Heads up:
We’re moving the GATK website, docs and forum to a new platform. Read the full story and breakdown of key changes on this blog.
Notice:
If you happen to see a question you know the answer to, please do chime in and help your fellow community members. We encourage our fourm members to be more involved, jump in and help out your fellow researchers with their questions. GATK forum is a community forum and helping each other with using GATK tools and research is the cornerstone of our success as a genomics research community.We appreciate your help!

Test-drive the GATK tools and Best Practices pipelines on Terra


Check out this blog post to learn how you can get started with GATK and try out the pipelines in preconfigured workspaces (with a user-friendly interface!) without having to install anything.

(Howto) Run GATK4 in a Docker container

Geraldine_VdAuweraGeraldine_VdAuwera Cambridge, MAMember, Administrator, Broadie admin

1. Install Docker

Follow the relevant link below depending on your computer system; on Mac and Windows, select the "Stable channel" download. Run through the installation instructions and initial setup page; they are very straightforward and should only take you a few minutes (not counting download time).
We have included instructions below for all steps after that first page, so you shouldn't need to go to any other pages in the Docker documentation. Frankly their docs are targeted at people who want to do things like run web applications on the cloud and can be quite frustrating to deal with.

Click here for Mac

Click here for Windows

Full list of supported systems and their install pages


2. Get the GATK4 container image

Go to your Terminal (it doesn't matter where your working directory is) and run the following command.

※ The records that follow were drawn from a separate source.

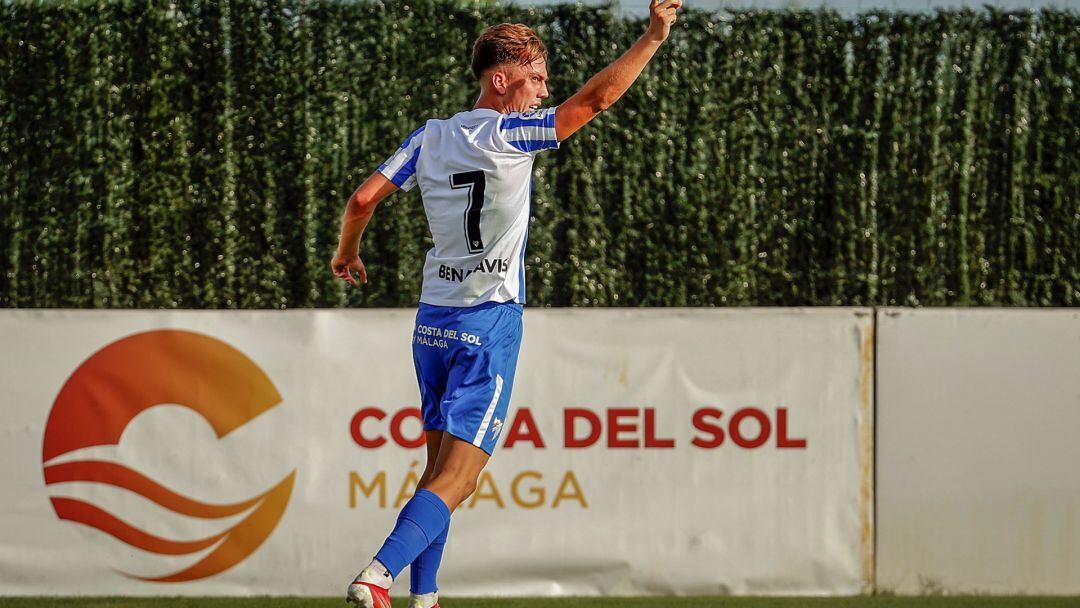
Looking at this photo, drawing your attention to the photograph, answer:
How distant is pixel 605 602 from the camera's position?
5.64 meters

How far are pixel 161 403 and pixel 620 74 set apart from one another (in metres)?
3.21

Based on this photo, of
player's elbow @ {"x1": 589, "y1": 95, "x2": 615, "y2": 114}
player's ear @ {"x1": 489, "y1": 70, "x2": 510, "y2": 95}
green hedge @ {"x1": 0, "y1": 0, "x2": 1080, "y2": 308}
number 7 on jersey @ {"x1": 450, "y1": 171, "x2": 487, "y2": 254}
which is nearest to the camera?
player's elbow @ {"x1": 589, "y1": 95, "x2": 615, "y2": 114}

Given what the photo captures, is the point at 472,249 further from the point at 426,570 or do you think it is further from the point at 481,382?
the point at 426,570

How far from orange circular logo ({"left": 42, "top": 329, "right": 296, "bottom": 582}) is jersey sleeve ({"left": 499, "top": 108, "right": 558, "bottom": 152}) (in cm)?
248

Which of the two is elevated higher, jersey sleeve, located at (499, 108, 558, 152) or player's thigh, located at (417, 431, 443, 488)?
jersey sleeve, located at (499, 108, 558, 152)

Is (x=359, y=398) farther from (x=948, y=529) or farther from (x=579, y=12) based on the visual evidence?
(x=948, y=529)

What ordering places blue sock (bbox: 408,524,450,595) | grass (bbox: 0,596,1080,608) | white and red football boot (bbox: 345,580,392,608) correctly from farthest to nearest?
1. grass (bbox: 0,596,1080,608)
2. blue sock (bbox: 408,524,450,595)
3. white and red football boot (bbox: 345,580,392,608)

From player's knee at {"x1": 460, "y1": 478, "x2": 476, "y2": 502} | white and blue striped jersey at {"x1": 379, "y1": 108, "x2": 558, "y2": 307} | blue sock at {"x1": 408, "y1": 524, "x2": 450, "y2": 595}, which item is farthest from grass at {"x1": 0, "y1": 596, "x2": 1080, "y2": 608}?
white and blue striped jersey at {"x1": 379, "y1": 108, "x2": 558, "y2": 307}

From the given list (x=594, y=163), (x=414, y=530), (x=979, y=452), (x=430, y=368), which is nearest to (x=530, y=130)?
(x=430, y=368)

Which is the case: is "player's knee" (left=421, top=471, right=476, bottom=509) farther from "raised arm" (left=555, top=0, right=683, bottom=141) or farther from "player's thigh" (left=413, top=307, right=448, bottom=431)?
"raised arm" (left=555, top=0, right=683, bottom=141)

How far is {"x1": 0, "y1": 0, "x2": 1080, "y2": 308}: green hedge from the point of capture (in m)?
6.53

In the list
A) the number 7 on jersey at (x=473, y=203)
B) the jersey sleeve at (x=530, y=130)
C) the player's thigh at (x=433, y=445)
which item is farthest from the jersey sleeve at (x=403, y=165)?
the player's thigh at (x=433, y=445)

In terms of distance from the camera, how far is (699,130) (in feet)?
21.6

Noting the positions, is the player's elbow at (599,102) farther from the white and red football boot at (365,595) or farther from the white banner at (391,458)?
the white banner at (391,458)
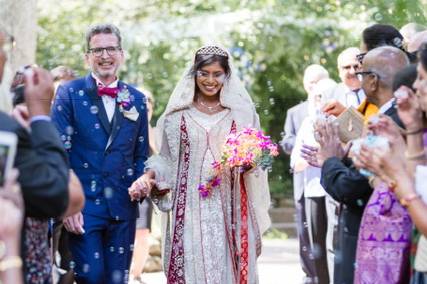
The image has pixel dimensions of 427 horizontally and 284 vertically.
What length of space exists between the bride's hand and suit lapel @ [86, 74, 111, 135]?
1.46ft

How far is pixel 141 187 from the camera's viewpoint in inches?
359

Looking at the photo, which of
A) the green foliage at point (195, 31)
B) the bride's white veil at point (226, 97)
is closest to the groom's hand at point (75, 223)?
the bride's white veil at point (226, 97)

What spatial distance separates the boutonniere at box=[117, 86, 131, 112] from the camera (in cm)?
944

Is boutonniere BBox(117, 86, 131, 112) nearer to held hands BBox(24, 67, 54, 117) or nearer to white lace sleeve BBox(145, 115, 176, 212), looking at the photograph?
white lace sleeve BBox(145, 115, 176, 212)

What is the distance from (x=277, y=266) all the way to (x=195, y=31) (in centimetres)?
665

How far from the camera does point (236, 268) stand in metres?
9.56

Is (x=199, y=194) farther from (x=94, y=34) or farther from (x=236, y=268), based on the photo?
(x=94, y=34)

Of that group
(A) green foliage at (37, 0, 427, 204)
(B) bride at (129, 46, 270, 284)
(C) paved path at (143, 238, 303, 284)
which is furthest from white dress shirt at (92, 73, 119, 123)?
(A) green foliage at (37, 0, 427, 204)

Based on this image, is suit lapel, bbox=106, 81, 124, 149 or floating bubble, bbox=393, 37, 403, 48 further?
floating bubble, bbox=393, 37, 403, 48

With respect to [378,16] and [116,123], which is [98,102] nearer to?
[116,123]

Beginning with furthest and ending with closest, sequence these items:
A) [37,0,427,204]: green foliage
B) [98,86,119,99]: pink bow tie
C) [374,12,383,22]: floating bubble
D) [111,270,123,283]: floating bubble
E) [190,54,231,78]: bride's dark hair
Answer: [37,0,427,204]: green foliage < [374,12,383,22]: floating bubble < [190,54,231,78]: bride's dark hair < [98,86,119,99]: pink bow tie < [111,270,123,283]: floating bubble

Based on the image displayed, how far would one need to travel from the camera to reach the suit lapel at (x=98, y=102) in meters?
9.34

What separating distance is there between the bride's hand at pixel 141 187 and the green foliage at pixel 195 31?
1245 centimetres

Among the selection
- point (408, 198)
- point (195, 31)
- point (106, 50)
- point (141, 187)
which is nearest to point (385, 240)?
point (408, 198)
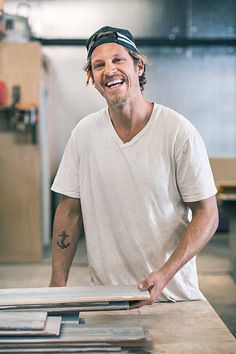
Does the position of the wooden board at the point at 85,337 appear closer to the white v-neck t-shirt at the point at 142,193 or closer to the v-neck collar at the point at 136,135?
the white v-neck t-shirt at the point at 142,193

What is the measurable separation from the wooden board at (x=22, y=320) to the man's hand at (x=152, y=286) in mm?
228

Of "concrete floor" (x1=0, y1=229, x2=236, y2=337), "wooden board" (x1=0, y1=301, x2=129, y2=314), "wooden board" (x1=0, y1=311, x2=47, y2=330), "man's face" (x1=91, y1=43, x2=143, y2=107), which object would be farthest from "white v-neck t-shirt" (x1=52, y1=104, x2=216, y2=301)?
"concrete floor" (x1=0, y1=229, x2=236, y2=337)

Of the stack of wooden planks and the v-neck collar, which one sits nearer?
the stack of wooden planks

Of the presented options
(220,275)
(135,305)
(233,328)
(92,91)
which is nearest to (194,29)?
(92,91)

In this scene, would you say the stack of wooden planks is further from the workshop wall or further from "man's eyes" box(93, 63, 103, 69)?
the workshop wall

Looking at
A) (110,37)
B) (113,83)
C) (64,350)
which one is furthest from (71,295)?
(110,37)

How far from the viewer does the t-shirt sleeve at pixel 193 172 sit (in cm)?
134

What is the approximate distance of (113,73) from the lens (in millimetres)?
1394

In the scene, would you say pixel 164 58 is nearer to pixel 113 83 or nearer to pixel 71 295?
pixel 113 83

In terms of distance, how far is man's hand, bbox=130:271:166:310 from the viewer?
114 cm

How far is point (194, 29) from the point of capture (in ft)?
17.7

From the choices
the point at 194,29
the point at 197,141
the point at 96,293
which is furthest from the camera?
the point at 194,29

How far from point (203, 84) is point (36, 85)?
218 cm

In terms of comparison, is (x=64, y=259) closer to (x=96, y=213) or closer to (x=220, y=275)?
(x=96, y=213)
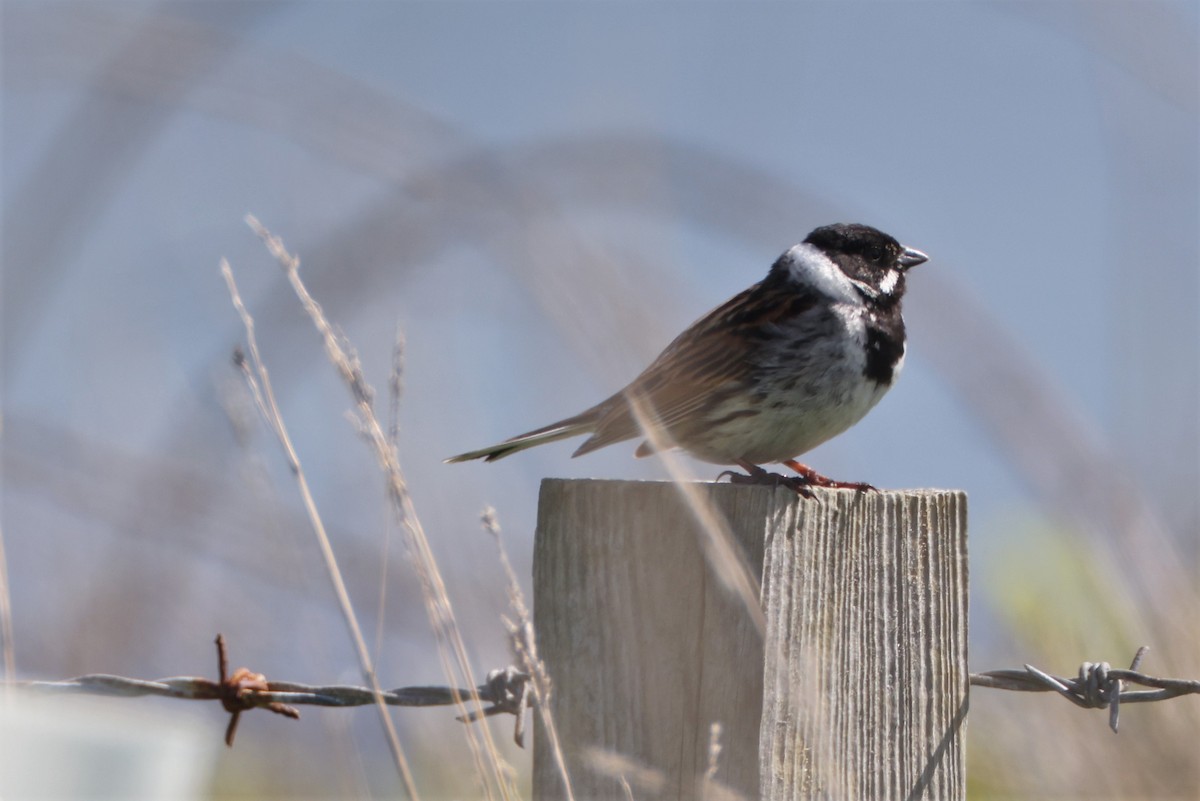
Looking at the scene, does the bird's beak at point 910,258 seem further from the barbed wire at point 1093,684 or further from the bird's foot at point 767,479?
the barbed wire at point 1093,684

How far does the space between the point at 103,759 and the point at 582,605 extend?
0.58m

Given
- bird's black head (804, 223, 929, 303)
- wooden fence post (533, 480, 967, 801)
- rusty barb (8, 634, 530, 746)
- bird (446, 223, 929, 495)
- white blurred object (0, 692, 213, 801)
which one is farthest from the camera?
bird's black head (804, 223, 929, 303)

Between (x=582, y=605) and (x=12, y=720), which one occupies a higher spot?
(x=582, y=605)

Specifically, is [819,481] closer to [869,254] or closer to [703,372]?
[703,372]

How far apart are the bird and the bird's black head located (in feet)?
0.73

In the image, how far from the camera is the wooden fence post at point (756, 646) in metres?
1.47

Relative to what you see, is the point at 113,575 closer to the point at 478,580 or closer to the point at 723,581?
the point at 478,580

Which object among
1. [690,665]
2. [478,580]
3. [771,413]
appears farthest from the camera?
[478,580]

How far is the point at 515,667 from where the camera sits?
5.23 feet

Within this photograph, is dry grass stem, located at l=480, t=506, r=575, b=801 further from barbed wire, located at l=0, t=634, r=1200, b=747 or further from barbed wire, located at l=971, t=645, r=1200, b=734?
barbed wire, located at l=971, t=645, r=1200, b=734

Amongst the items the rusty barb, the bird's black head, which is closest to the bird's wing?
the bird's black head

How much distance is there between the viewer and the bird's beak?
10.8ft

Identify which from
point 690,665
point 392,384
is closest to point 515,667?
point 690,665

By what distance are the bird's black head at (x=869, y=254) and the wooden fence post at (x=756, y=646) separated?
64.7 inches
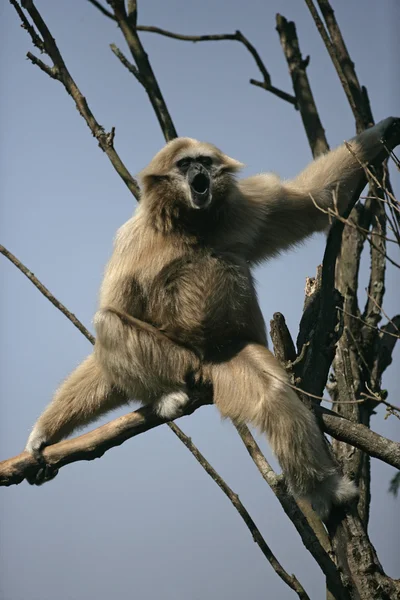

docker pull broadinstitute/gatk:4.beta.6

Note that the last bit after gatk: is the version tag, which you can change to get a different version than what we've specified here.

The GATK4 image is quite large so the download may take a little while if you've never done this before. The good news is that next time you need to pull a GATK4 image (e.g. to get another release), Docker will only pull the components that have been updated, so it will go faster.


3. Start up the GATK4 container

There are several different ways to do this in Docker. Here we're going to use the simplest invocation that gets us the functionality we need, i.e. the ability to log into the container once it's running and execute commands from inside it.

docker run -it broadinstitute/gatk:4.beta.6

If all goes well, this will start up the container in interactive mode, and you will automatically get logged into it. Your terminal prompt will change to something like this:

[email protected]:/gatk#

At this point you can use classic shell commands to explore the container and see what's in there, if you like.


4. Run a GATK4 command in the container

The container has the gatk-launch script all set up and ready to go, so you can now run any GATK or Picard command you want. Note that if you want to run a Picard command, you need to use the new syntax, which follows GATK conventions (-I instead of I= and so on). Let's use --list to list all tools available in this version.

./gatk-launch --list

The output will start with a usage message (shown below) then a full list of tools and their summary descriptions.

Using GATK wrapper script /gatk/build/install/gatk/bin/gatk
Running:
    /gatk/build/install/gatk/bin/gatk --help
USAGE:  <program name> [-h]

Once you've verified that this works for you, you know you can run any GATK4 commands you want. But before you proceed, there's one more setup thing to go through, which is technically optional but will make your life much easier.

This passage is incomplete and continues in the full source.